自動運転車の実用化に向けて、自動車メーカーや大手IT企業による開発が加速している。では、運転から解放された人は、移動中に何をしたらいい? 米フォード・モーターが提案するのは、「映画鑑賞」だ。
フォード傘下のフォード・グローバル・テクノロジーズは3月1日、「Autonomous Vehicle Entertainment System」(自律走行車の娯楽システム)と題した特許を取得した。このほど米国特許商標庁のサイトに掲載され、Automotive Business Reviewなどが報じている。

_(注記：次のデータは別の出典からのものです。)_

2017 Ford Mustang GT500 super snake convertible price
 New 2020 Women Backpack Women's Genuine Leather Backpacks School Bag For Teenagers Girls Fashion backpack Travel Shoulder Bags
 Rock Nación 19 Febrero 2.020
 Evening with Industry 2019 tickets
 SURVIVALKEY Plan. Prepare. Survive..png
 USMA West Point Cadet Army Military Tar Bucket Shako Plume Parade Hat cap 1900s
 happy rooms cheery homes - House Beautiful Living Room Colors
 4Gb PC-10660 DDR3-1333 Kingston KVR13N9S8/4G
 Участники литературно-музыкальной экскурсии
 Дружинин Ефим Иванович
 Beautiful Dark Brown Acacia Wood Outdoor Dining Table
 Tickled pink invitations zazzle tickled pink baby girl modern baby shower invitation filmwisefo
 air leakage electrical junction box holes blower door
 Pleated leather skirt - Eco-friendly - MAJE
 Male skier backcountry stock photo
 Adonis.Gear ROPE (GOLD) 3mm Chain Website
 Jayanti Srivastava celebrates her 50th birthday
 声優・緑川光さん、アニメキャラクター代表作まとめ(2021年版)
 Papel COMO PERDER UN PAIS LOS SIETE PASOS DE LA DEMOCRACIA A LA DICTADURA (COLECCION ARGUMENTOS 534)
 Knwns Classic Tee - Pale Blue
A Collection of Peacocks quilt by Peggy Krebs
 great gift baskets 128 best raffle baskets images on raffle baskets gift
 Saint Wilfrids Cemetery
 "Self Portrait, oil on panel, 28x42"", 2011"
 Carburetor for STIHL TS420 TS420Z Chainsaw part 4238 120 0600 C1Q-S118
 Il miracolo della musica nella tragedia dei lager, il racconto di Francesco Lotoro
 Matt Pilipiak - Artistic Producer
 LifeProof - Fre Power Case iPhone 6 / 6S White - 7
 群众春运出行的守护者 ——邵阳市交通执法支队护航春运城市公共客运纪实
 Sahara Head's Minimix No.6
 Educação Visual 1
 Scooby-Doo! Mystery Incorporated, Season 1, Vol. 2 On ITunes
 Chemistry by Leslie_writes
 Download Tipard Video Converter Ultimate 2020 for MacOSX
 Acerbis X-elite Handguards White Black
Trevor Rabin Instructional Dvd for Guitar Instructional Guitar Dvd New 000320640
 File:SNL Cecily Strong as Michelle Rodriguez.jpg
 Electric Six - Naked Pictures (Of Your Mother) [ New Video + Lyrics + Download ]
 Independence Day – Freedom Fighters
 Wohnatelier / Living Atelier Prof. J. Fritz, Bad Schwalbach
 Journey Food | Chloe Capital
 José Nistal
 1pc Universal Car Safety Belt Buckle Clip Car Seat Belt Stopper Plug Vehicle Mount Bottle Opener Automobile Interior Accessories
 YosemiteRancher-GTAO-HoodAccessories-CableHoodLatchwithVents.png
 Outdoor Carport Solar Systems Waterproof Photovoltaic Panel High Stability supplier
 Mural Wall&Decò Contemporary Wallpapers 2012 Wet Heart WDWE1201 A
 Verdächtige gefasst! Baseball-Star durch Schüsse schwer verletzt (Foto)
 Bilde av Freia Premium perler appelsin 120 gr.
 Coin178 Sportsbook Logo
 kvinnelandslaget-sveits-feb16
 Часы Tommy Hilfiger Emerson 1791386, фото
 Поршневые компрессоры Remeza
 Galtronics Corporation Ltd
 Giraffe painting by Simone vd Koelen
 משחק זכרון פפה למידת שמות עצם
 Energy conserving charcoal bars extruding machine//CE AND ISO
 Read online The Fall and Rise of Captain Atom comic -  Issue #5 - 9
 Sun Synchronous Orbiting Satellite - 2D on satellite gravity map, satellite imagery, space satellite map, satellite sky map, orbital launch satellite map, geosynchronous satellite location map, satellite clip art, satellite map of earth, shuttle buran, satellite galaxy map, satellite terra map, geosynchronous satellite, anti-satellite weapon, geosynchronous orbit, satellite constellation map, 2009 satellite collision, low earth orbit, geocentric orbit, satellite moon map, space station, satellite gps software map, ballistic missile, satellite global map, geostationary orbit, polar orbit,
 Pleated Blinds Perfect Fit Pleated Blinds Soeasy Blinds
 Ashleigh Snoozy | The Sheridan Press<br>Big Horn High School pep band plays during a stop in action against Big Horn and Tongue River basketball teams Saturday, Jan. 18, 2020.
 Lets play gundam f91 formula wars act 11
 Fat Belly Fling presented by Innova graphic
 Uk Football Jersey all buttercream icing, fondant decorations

特許文書内のイラストで示されているように、基本的な仕組みは、車内前方の天井からロールダウンしたスクリーンに、座席側からプロジェクターで映像を投射するというシンプルなもの。スクリーンでフロントガラスが完全に遮られるので、これは自動運転モード時の使用スタイルだ。
同特許には「非自動運転モード」(つまり、人が運転するマニュアルモード)についても説明がある。その際はスクリーンとプロジェクターが天井部分に格納され、ダッシュボード、計器パネル、バックミラーに内蔵されたサブディスプレイで引き続き映像を観賞できる。
自動運転モードで映画を観ている間も、車載コンピュータが自動運転用センサーを常時モニターしていて、衝突の危険などマニュアルモードに切り替える必要がある場合は、自動でスクリーンを引き上げるという。
自動運転時に映像を楽しむというアイデアは、もちろんフォードだけのものではない。たとえば、ボルボ・カーズとエリクソンは今年1月、自動運転車向けの「インテリジェント・メディア・ストリーミング」を共同開発中だと発表した。助手席前部に大型ディスプレイを搭載し、高速インターネット接続でストリーミング動画を表示する仕組みで、移動ルートとネットワーク状況を予測し、移動時間に合わせたコンテンツを選んだり、データをバッファ(先読み)して高画質動画が途切れないようにするという。
「自動運転車の中で映画鑑賞」が実現したとしても、激しいカークラッシュを売りにしたアクション映画(『ワイルド・スピード』シリーズや『ファイナル・デスティネーション2』)、AIやロボットが暴走する映画(『トランスフォーマー』シリーズや『アイ,ロボット』)などはできれば避けたいところだ。逆に、スリル倍増で興奮する、という強者もいるかもしれないが。